Quoted passage:
Start
Marlowe was so much the kind of expressive humanistic personality who can create this kind of towering artistic achievement of the imagination, that his very life itself is essentially Shakespearean.
He burns across the history of human civilization like a dazzling meteor.
Some Quotes on Marlowe by his Contemporaries
'One of the wittiest knaves that God ever made' - Thomas Nash, writer, friend
'Kind Kit Marlowe' - Anonymous
'Unhappy in thy end. Marlowe, the muses darling, for thy verse. Fit to write the passions for the souls below. - George Peale, poet.
'What soul more happy than that soul of thine!' - Henry Petowe, poet.
'To Marlowe's deathless memory' - George Chapman, friend, poet.
'The admired Marlowe; whose honney-flowing vein, no English writer can as yet attain' - Henry Petowe, 1598.
'The impression of that man who hath been dear to us..' - Blunt, 1598
'Marlowe's gone to live with Beauty in Elysium' - Henry Petowe, poet.
'King of poets'
'Free soul'
'The Muses darling' - George Peele
'Famous gracer of tragedians'
'The highest mind that ever haunted St Paul's [bookstores]' - Gabriel Harvey, 1593
'Marlowe.. Had in him those brave translunary things. That your first poets had; his raptures were all air and fire, which made his verses clear. For that fine madness did he still retain, which rightly should possess a poet's brain. - Michael Drayton, poet.
He sounds like a very fine man to me. - Lee Vidor, poet.
Something Important To Know And Understand About Marlowe
Marlowe was charged with atheism, we are probably going to be reading this a lot in the media reports regarding the astonishing Shakespeare-X Message, but this did not mean atheism as we know it today. Marlowe was a theology scholar at Cambridge University and there is nothing whatsoever in the entire canon of writings of Shakespeare which is atheistic. And we have thousands of pages of his philosophy and poetry to examine.
In the Elizabethan Age, atheism meant that he was advocating reason rather than superstition. For this the church of the time would torture and murder even poetic geniuses like Christopher Marlowe. It was a matter of power, not of religious spirituality.
Marlowe’s stance for reason was something which challenged the long term power which the church held over the general population, which is why he was charged with atheism by powerful religious factions.
End
Information shown:
Start
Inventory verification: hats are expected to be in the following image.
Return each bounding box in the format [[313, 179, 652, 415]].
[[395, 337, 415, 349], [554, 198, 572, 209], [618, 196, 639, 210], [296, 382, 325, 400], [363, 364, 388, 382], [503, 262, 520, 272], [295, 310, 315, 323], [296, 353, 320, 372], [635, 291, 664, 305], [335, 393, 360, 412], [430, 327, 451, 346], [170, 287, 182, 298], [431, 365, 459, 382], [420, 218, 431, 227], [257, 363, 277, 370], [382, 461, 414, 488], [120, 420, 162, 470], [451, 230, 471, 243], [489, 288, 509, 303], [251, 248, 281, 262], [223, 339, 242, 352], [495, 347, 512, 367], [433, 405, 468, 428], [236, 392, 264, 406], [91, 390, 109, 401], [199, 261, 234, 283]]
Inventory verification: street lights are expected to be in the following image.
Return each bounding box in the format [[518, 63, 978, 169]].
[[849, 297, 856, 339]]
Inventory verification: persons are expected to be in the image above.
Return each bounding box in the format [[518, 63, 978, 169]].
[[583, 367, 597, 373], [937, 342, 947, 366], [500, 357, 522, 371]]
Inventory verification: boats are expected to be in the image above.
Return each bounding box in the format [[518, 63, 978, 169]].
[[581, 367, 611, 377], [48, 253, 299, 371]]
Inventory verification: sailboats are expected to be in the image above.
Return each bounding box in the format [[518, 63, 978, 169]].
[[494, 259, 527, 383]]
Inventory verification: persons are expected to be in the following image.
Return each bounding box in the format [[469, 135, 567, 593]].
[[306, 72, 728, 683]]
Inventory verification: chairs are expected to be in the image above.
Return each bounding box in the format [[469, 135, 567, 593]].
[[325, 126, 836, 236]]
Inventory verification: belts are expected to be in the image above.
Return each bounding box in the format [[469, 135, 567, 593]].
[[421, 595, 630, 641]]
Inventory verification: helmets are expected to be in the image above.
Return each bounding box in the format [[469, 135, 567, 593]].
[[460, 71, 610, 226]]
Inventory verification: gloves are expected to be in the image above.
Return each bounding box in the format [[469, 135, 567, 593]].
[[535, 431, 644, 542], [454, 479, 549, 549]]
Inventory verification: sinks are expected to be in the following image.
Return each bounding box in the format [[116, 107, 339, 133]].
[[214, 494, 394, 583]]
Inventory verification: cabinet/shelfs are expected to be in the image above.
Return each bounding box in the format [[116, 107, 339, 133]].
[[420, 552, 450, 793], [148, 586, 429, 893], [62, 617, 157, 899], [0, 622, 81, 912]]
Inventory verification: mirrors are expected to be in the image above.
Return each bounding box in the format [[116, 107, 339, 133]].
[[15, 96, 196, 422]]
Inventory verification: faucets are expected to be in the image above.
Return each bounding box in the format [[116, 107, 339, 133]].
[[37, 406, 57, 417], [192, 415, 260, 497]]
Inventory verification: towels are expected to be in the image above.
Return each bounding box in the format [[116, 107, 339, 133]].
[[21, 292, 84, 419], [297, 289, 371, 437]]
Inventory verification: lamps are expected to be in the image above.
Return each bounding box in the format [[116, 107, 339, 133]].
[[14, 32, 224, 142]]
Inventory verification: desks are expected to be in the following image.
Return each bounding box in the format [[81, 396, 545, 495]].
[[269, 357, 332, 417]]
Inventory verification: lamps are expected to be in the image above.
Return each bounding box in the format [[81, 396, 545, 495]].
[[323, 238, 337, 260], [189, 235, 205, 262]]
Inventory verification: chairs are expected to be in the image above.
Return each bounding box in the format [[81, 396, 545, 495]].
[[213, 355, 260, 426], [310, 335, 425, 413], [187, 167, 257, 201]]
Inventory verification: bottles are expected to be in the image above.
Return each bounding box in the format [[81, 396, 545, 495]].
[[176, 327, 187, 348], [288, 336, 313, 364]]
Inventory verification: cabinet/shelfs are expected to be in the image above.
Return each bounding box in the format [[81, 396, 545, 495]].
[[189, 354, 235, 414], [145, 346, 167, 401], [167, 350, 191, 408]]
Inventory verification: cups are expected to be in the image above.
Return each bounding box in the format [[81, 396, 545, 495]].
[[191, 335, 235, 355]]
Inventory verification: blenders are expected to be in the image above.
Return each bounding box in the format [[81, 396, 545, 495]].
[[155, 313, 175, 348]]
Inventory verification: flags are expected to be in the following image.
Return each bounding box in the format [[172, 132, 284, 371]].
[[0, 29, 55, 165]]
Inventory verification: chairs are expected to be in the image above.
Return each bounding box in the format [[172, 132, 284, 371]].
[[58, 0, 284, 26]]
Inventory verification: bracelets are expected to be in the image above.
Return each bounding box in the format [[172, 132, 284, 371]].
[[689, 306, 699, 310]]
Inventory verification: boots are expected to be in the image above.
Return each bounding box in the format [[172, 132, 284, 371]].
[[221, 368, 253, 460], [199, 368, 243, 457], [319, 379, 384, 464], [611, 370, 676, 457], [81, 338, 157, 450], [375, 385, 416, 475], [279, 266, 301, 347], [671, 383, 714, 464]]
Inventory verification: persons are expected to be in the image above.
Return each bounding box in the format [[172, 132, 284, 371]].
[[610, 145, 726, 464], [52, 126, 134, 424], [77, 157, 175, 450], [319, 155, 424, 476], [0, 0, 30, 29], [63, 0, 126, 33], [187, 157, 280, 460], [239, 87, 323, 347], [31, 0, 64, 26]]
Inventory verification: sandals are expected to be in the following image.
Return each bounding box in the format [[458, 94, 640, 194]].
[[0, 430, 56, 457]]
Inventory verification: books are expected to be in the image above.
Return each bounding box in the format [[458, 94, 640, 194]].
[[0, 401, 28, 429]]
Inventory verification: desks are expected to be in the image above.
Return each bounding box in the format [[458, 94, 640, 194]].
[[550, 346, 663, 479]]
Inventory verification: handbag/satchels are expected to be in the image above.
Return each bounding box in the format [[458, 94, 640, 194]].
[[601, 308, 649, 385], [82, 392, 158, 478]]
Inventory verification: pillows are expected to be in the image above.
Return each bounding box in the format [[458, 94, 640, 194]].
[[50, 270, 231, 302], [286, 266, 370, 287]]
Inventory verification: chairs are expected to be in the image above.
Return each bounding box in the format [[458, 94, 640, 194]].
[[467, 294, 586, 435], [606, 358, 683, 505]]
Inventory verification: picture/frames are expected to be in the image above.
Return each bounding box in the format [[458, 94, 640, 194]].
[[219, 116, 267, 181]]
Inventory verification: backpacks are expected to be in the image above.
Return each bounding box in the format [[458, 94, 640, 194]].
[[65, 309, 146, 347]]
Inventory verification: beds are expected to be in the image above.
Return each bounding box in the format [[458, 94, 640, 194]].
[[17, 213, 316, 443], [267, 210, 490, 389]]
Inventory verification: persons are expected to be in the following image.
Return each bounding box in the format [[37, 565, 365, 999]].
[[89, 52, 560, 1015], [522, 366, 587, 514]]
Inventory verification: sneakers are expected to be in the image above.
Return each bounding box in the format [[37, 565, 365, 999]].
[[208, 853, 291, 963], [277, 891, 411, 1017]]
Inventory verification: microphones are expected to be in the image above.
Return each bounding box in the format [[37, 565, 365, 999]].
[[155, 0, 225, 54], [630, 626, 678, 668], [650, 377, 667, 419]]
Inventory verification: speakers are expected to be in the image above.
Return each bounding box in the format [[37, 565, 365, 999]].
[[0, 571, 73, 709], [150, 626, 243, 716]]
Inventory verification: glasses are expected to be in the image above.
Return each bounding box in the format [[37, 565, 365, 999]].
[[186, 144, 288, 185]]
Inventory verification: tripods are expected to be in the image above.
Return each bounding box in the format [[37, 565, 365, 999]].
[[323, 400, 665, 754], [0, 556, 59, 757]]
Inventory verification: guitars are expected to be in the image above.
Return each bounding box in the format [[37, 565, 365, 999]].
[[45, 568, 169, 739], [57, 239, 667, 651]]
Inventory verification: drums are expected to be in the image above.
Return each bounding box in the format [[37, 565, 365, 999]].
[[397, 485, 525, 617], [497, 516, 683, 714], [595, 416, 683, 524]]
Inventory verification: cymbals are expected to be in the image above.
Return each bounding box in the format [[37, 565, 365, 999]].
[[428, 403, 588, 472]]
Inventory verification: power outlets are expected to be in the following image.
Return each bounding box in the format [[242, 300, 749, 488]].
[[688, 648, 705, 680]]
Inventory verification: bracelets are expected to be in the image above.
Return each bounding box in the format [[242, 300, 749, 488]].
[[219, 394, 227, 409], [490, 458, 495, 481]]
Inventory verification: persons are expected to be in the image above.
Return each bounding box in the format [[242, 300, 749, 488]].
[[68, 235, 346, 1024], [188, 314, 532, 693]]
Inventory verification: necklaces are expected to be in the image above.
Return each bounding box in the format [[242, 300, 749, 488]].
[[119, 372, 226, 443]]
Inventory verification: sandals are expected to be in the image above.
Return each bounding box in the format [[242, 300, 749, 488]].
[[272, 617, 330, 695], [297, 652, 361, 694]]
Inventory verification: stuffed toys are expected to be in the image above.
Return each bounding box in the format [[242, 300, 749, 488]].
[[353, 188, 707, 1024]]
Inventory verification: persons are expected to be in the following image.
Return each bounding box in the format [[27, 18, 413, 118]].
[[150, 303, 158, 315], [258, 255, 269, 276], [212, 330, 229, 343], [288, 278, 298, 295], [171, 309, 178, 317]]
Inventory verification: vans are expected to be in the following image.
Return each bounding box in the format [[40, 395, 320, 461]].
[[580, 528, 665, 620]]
End
Tasks for this exercise:
A. Format the entry lines between the one holding "Inventory verification: drums" and the one holding "[[688, 648, 705, 680]]", inclusive, as a Markdown table with the columns Row and Entry line. Give each line its own numbered row and leave out blank lines.
B. Continue the passage on Christopher Marlowe from the point where it stops.

Task responses:
A.
| Row | Entry line |
|---|---|
| 1 | Inventory verification: drums are expected to be in the image above. |
| 2 | Return each bounding box in the format [[37, 565, 365, 999]]. |
| 3 | [[397, 485, 525, 617], [497, 516, 683, 714], [595, 416, 683, 524]] |
| 4 | Inventory verification: cymbals are expected to be in the image above. |
| 5 | Return each bounding box in the format [[37, 565, 365, 999]]. |
| 6 | [[428, 403, 588, 472]] |
| 7 | Inventory verification: power outlets are expected to be in the following image. |
| 8 | Return each bounding box in the format [[242, 300, 749, 488]]. |
| 9 | [[688, 648, 705, 680]] |

B.
Marlowe and his intellectual circle were the early beginnings of the Enlightenment, the very first to challenge the absolute power of the church.
Some Articles On Marlowe
Here below are some interesting articles written about Christopher Marlowe in relatively recent years. Read them and celebrate that we finally know the man who was the genius Shakespeare. He's worth marveling over.
Remember these articles were written before the discovery of the Shakespeare-X Message. The future will know a great deal more authentic truth about Shakespeare-Marlowe than these articles are able to display.
Also note that all of the plays we know as Marlowe’s and which carry his name, were probably written while he was still a student or soon afterwards. Some were probably written before he was even 20. This means they are the brilliant but immature Shakespeare, a writer still learning his craft, himself, and the world, an artist still searching for his true self and his true vision, as all young writers do.
All these articles are from the Guardian UK, together they'll give you a reasonable picture of the great genius Christopher Marlowe before he became Shakespeare.
Guardian.co.uk, Tuesday 22 July 2008 15.40 BST
Birthplace
Canterbury, England
Education
The son of a shoemaker, he won a scholarship to Corpus Christi, Cambridge (history, philosophy, theology). His MA was delayed by long absences, possibly spying abroad, and suspicion over his religion.
Other Jobs
He was expected to take holy orders after university, but plunged into London's dramatic circle instead - and also, some scholars insist, secret service work abroad for Walsingham, Elizabeth I's secretary of state. He may also have fought in the Low Countries.
Did You Know?
A phrase in As You Like It, "it strikes a man more dead than a great reckoning in a little room", is thought to refer to Marlowe's murder.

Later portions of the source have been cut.